|08:30||GDP||Rebound in Q2 - annual revisions also due|
|08:30||Employment cost index||YOY growth rate due to tick up|
|09:30||Williams (FOMC non-voter)||On what's left in the Fed's policy toolkit|
|09:45||Chicago PMI||Solid reading in July|
|10:00||U. Michigan cons. sent., late||Modest rebound from early July level|
|13:00||Kaplan (FOMC non-voter)||Q&A at community bankers' meeting|
This week’s most important economic indicators come out at 8:30 this morning. We look for a 2.8% increase in GDP in Q2, and we expect the YOY growth rate of the employment cost index to jump well above 2% in the June report. Also due today are the Chicago PMI at 9:45 and the final July consumer sentiment survey from the University of Michigan at 10:00.

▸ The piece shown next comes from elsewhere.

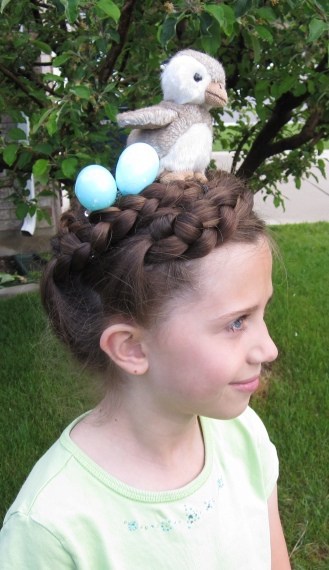 Halloween hairstyles bird nest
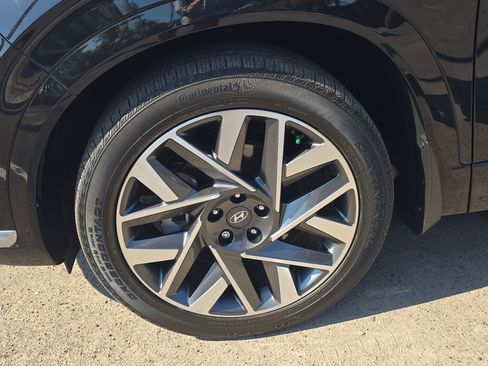 Used 2023 Hyundai Santa Fe Calligraphy image 6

While the FOMC won’t raise rates at its July meeting, the economic data due out at the end of this week should bolster the case for a rate hike at the next meeting in September. The year-over-year growth rate of the ECI should improve, and GDP should be strong enough on the surface to meet the FOMC’s growth requirements. This week’s calendar also includes new “advance” estimates of business inventories that are designed to take a little of the guesswork out of the initial GDP report for each quarter.